In sostanza, il rafforzamento della tutela della proprietà intellettuale seguito ai TRIPs sembrerebbe aver alterato i vantaggi comparati dei Paesi, modificando le traiettorie di sviluppo innovativo in modo asimmetrico. I dati che ho brevemente descritto mostrano come il sistema globale degli IPRs abbia sostanzialmente avvantaggiato le economie con un modello di capitalismo del tipo market-based, come gli USA, già specializzate nei settori a innovazione top-down che quel tipo di regolamentazione brevettuale tende a promuovere. Mentre, dall’altro lato, le economie ricomprese nel modello “coordinato” (tipico dell’Europa Continentale, e particolarmente adatto a supportare settori a innovazione incrementale) sono state spinte ad adattare il proprio percorso di specializzazione al nuovo regime globale, in una certa misura sacrificando alcune delle tradizioni industriali che ne avevano segnato il successo nella seconda metà del XX secolo. Tra queste ultime economie, alcune hanno saputo trovare occasioni di sviluppo (come la Germania, tuttavia con alcune conseguenze negative, anche significative, ad esempio nel sistema delle tutele dei lavoratori); altre hanno avuto meno fortuna (come l’Italia), optando per una “ibridazione” istituzionale fatta di riforme spesso incoerenti, dal mercato del lavoro alla regolamentazione societaria (si veda il contributo di Simoni), e scontrandosi con un nuovo ordine nel mercato globale della conoscenza tendenzialmente incompatibile con la propria connotazione industriale.
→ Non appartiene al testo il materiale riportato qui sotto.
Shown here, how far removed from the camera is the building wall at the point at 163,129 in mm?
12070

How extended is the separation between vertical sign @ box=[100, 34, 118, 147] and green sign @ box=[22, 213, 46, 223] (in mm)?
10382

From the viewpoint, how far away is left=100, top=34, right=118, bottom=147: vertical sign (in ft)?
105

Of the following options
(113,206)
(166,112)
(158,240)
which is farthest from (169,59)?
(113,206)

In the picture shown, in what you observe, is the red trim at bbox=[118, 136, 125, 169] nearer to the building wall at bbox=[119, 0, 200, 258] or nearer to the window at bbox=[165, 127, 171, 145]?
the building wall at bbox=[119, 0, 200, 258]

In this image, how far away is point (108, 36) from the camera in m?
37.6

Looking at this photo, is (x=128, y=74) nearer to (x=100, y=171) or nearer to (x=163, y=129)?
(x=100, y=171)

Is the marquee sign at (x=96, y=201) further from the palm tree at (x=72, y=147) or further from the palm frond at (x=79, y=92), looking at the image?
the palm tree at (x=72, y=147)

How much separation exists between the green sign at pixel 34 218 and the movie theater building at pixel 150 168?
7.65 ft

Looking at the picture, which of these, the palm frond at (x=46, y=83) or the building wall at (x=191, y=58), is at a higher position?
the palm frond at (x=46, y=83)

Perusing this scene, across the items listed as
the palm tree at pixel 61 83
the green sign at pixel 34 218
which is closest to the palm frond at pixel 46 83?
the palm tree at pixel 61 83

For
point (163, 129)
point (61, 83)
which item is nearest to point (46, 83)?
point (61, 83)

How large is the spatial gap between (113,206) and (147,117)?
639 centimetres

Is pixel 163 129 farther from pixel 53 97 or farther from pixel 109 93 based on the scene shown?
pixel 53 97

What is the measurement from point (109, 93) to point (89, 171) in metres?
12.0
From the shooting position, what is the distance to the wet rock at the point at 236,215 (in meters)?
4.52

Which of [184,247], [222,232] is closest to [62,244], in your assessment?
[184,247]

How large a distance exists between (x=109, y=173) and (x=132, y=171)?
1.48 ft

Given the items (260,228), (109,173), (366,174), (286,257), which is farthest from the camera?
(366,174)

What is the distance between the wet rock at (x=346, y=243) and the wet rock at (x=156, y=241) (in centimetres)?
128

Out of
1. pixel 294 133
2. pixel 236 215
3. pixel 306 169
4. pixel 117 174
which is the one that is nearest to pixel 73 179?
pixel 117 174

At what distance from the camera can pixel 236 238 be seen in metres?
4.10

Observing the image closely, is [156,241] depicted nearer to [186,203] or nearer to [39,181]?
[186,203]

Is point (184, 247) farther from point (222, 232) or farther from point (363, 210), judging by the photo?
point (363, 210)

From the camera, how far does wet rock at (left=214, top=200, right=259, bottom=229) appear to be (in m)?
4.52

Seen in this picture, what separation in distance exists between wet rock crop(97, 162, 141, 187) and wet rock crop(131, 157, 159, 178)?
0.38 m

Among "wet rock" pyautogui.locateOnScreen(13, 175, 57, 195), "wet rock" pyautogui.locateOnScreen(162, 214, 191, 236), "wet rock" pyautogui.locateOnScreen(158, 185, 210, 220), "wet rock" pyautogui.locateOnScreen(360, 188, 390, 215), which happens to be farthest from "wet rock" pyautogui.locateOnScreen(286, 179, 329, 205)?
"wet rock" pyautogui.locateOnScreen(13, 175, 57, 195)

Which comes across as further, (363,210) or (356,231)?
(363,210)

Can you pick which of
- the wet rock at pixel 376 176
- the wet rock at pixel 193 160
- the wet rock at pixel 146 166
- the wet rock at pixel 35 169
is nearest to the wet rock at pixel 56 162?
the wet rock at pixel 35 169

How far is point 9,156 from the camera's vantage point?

Queste osservazioni di carattere generale possono avere concrete implicazioni di policy.

Ad esempio, si dovrebbe ritenere che la presunta inadeguatezza degli skills di chi entra nel mercato del lavoro, in Italia, non dipenda prevalentemente da un problema di offerta (si veda in proposito il recente National Skills Strategy Diagnostic Report dell’OECD), bensì da un problema di domanda. Se le imprese tendono a specializzarsi in ambiti tecnologici via via più ristretti e in settori poco dinamici, lasciati liberi dalla aggressiva attività brevettuale delle altre economie avanzate, esse perdono anche la capacità di capitalizzare molte delle competenze e delle eccellenze offerte dal nostro sistema formativo (questo in parte spiega la “fuga” all’estero dei laureati italiani).
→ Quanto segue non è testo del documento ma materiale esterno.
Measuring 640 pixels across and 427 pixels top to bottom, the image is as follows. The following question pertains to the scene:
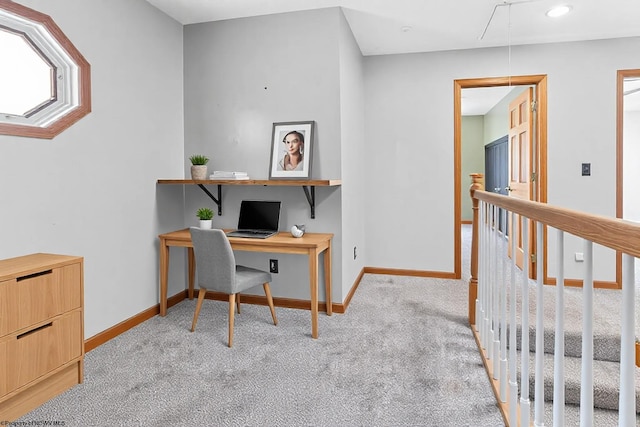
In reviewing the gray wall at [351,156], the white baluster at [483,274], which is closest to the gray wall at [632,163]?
the gray wall at [351,156]

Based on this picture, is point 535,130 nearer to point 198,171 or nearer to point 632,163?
point 198,171

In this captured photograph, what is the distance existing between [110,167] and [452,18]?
2.87 meters

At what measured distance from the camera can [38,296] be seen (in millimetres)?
1837

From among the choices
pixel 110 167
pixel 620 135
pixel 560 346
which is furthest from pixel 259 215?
pixel 620 135

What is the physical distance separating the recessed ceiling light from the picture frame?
2.06 m

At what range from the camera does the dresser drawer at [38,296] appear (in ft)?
5.57

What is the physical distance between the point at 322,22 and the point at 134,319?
2.65 meters

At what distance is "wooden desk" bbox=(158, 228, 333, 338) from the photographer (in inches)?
105

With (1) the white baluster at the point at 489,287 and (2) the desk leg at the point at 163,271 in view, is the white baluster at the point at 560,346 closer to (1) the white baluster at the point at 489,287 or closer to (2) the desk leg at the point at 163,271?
(1) the white baluster at the point at 489,287

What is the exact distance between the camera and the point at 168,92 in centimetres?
322

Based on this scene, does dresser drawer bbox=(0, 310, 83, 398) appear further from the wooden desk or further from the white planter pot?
the white planter pot

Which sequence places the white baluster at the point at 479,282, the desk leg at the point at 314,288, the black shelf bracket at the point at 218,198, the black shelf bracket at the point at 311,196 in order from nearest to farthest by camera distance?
1. the white baluster at the point at 479,282
2. the desk leg at the point at 314,288
3. the black shelf bracket at the point at 311,196
4. the black shelf bracket at the point at 218,198

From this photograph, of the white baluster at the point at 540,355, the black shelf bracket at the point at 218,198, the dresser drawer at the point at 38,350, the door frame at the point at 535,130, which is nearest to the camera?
the white baluster at the point at 540,355

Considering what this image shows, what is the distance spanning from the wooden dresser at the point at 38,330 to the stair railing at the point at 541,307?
2051mm
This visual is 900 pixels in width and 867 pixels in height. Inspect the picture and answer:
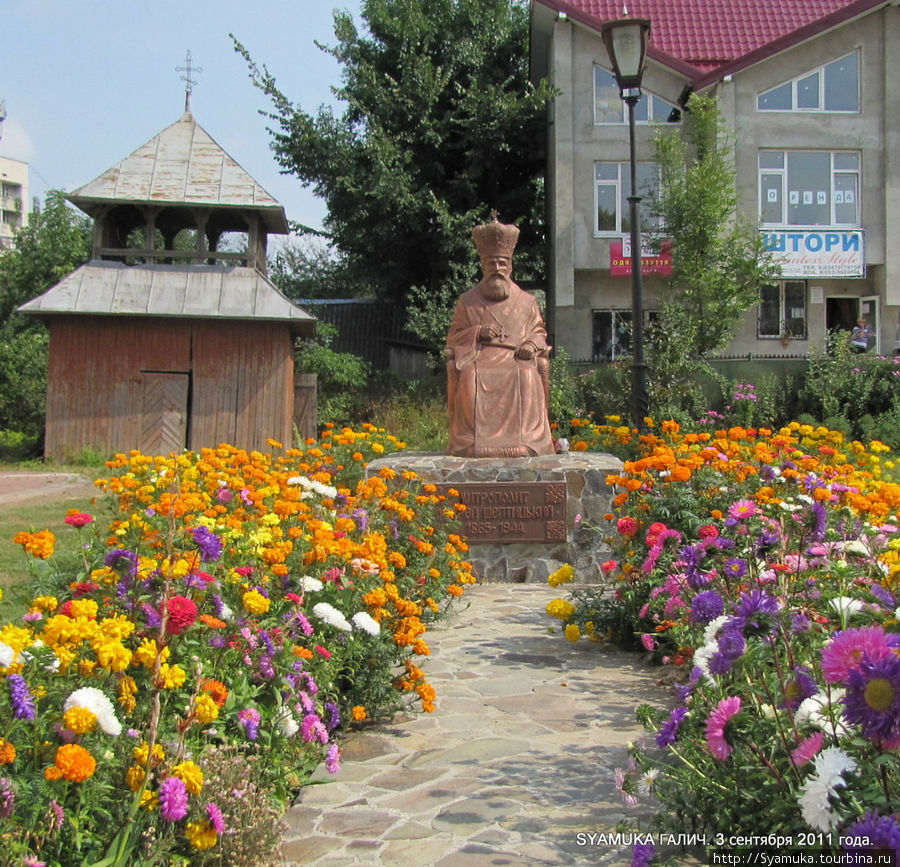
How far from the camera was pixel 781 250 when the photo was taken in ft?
73.0

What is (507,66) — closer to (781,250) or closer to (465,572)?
(781,250)

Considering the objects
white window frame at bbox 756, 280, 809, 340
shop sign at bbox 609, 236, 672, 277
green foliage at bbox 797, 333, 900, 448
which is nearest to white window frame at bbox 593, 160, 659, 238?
shop sign at bbox 609, 236, 672, 277

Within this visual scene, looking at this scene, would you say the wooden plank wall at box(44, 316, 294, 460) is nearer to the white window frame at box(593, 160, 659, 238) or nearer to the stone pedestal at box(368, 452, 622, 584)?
the white window frame at box(593, 160, 659, 238)

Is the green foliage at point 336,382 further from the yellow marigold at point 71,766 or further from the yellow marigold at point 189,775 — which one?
the yellow marigold at point 71,766

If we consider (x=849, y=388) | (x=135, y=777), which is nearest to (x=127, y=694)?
(x=135, y=777)

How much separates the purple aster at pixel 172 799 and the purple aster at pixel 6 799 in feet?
1.13

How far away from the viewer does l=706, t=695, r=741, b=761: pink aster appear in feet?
7.39

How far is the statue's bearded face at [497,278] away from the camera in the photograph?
29.9ft

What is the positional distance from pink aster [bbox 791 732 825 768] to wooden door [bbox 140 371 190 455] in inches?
661

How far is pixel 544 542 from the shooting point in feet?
26.7

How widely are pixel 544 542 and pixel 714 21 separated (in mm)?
20886

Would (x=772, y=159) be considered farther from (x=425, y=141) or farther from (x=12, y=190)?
(x=12, y=190)

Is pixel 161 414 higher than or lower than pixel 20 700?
higher

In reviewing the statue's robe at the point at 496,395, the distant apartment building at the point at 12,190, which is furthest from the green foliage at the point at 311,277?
the distant apartment building at the point at 12,190
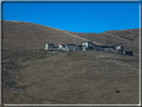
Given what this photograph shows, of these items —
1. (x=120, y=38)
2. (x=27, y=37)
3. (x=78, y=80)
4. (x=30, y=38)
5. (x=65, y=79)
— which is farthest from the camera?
(x=120, y=38)

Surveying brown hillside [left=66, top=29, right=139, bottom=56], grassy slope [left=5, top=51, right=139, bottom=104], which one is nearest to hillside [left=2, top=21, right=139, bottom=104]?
grassy slope [left=5, top=51, right=139, bottom=104]

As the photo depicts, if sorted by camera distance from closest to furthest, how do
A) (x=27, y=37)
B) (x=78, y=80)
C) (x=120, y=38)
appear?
(x=78, y=80) < (x=27, y=37) < (x=120, y=38)

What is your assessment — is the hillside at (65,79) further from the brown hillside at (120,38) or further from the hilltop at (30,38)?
the brown hillside at (120,38)

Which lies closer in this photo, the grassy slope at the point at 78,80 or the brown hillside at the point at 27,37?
the grassy slope at the point at 78,80

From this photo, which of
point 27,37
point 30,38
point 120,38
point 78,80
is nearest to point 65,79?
point 78,80

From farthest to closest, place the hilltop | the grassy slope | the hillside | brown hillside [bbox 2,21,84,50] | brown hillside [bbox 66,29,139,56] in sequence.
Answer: brown hillside [bbox 66,29,139,56], the hilltop, brown hillside [bbox 2,21,84,50], the grassy slope, the hillside

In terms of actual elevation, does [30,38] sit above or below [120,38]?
below

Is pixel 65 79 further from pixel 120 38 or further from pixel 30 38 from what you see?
pixel 120 38

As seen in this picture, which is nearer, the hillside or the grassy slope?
the hillside

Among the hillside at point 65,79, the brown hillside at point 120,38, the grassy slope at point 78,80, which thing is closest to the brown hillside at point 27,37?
the hillside at point 65,79

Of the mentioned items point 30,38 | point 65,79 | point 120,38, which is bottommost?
point 65,79

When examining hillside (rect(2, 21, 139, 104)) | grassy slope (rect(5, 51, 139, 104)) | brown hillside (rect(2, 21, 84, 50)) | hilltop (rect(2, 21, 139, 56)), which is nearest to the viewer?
hillside (rect(2, 21, 139, 104))

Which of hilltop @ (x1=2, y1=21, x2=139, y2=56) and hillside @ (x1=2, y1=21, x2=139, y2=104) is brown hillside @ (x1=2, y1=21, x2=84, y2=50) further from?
hillside @ (x1=2, y1=21, x2=139, y2=104)
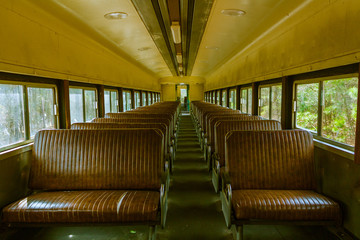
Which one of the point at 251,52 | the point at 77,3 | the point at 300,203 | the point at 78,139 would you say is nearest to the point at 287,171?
the point at 300,203

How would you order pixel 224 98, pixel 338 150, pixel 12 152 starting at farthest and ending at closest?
pixel 224 98 < pixel 12 152 < pixel 338 150

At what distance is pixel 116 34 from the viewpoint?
4.86 metres

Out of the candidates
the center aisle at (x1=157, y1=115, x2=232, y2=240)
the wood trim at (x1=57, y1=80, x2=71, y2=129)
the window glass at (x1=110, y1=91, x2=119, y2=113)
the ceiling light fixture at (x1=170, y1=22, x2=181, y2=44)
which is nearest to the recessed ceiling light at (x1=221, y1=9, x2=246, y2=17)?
the ceiling light fixture at (x1=170, y1=22, x2=181, y2=44)

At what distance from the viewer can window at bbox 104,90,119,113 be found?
7383 millimetres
Dal lato della domanda, tuttavia, strumenti di semplice natura fiscale indirizzati a creare incentivi monetari per le imprese innovative rischiano di essere, purtroppo, di scarsa efficacia. Questo potrebbe essere il caso del cosiddetto “patent box”, varato con la legge di stabilità del 2014, il quale prevede agevolazioni fiscali per le imprese titolari di brevetti e che non sembra avere la portata necessaria per aggredire un problema ben più ampio che concerne la natura stessa della specializzazione industriale del Paese. Interventi che favoriscano la messa in rete di conoscenze proprietarie tra imprese di piccole dimensioni, come il patent pooling, potrebbero invece risultare più appropriati, alla luce dell’analisi qui esposta, e meriterebbero di essere vagliati in modo più approfondito.
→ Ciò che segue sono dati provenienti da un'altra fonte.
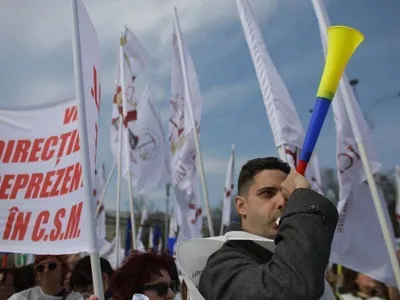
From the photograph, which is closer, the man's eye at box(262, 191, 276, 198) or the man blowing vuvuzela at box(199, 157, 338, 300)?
the man blowing vuvuzela at box(199, 157, 338, 300)

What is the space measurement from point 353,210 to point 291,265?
14.3 feet

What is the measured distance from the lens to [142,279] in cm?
327

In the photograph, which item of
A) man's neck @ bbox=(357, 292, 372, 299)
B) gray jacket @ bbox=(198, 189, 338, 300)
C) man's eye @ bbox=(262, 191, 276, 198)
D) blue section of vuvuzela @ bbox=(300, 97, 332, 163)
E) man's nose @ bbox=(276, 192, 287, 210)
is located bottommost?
man's neck @ bbox=(357, 292, 372, 299)

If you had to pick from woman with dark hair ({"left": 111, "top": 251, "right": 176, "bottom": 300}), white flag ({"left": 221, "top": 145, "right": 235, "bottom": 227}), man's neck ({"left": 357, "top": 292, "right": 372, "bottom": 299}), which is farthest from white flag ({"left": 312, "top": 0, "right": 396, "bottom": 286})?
white flag ({"left": 221, "top": 145, "right": 235, "bottom": 227})

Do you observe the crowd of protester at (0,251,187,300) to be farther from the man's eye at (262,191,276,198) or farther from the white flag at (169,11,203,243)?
the white flag at (169,11,203,243)

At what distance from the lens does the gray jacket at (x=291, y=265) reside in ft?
4.57

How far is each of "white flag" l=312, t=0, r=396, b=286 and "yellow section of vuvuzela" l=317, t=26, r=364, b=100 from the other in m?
3.79

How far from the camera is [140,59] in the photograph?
11.5m

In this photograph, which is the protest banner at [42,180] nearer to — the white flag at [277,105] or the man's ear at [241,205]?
the man's ear at [241,205]

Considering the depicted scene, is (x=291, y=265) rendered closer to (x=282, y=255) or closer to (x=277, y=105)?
(x=282, y=255)

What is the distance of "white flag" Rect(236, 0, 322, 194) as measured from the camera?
5.29 meters

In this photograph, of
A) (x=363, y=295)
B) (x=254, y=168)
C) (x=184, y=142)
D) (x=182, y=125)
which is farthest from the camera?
(x=182, y=125)

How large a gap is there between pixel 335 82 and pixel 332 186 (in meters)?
25.2

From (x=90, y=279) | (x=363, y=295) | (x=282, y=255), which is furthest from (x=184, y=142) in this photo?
(x=282, y=255)
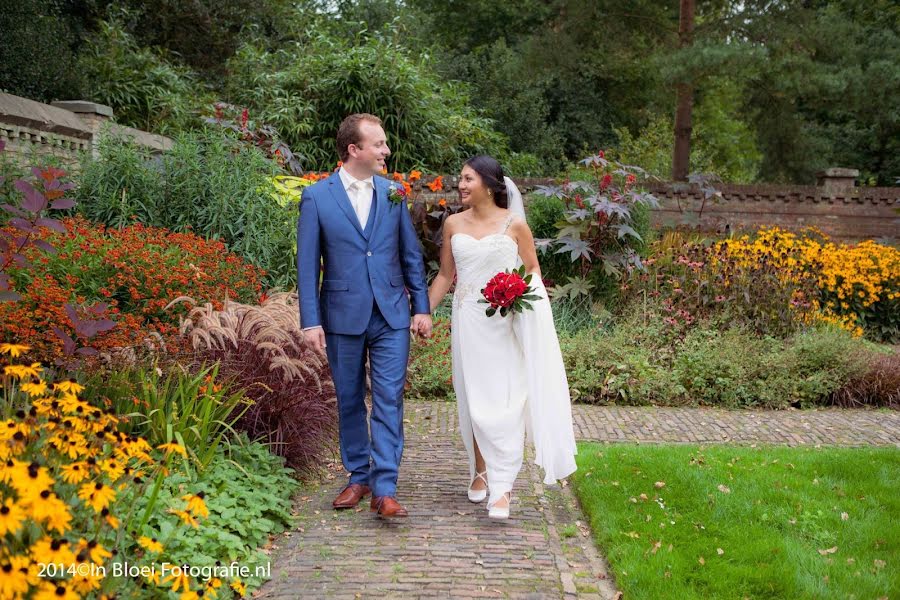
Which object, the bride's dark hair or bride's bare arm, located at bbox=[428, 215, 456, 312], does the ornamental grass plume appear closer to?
bride's bare arm, located at bbox=[428, 215, 456, 312]

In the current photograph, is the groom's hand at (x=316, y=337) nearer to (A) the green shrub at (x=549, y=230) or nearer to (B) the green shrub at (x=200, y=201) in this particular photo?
(B) the green shrub at (x=200, y=201)

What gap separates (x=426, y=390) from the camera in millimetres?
7520

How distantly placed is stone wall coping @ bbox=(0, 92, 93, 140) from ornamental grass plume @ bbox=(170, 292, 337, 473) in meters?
5.00

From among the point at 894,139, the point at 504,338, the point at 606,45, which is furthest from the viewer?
the point at 894,139

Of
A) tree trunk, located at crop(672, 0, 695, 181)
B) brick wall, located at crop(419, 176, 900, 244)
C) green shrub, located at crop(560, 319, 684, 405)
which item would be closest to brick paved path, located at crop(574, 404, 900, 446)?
green shrub, located at crop(560, 319, 684, 405)

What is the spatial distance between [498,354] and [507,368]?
0.09m

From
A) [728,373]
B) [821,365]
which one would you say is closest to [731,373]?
[728,373]

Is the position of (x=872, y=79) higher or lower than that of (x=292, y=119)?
higher

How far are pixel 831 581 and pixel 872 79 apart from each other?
48.5 feet

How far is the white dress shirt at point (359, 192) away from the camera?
177 inches

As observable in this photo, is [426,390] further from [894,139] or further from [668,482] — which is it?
[894,139]

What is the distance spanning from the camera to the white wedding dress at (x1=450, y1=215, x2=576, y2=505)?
466 centimetres

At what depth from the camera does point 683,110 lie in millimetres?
18219

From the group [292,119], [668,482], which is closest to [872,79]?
[292,119]
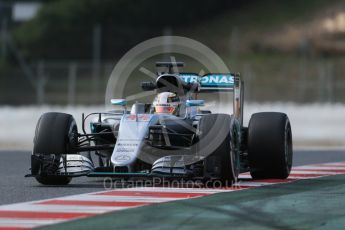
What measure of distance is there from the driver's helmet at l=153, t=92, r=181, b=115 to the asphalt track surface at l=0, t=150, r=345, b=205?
4.00 feet

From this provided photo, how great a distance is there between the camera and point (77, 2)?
50969 mm

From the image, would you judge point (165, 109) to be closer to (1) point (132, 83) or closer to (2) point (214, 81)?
(2) point (214, 81)

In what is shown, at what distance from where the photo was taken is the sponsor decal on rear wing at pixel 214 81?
15.1 meters

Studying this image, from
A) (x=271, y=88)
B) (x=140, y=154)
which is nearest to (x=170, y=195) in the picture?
(x=140, y=154)

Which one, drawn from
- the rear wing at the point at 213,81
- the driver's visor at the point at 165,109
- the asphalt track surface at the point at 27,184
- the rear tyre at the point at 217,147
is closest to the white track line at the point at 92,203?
the rear tyre at the point at 217,147

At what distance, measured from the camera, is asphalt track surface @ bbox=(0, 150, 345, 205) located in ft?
39.0

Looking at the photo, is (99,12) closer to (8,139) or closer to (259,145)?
(8,139)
In conclusione, è impossibile una valutazione esaustiva del modo in cui l’Italia potrà affrontare le sfide dell’innovazione tecnologica nell’arena della competizione globale (è oggetto di ampia discussione come alcuni degli elementi che ancora caratterizzano il nostro modello di capitalismo siano inadatti a tali sfide e necessitino di interventi significativi). Ma è importante sottolineare che la direzione verso la quale la regolamentazione globale delle tecnologie proprietarie sta spingendo il nostro sistema produttivo e il nostro modello di capitalismo (ammesso che si tratti di un modello) dovrà essere al centro dell’attenzione se si vorrà intervenire per migliorare le prospettive di lungo periodo.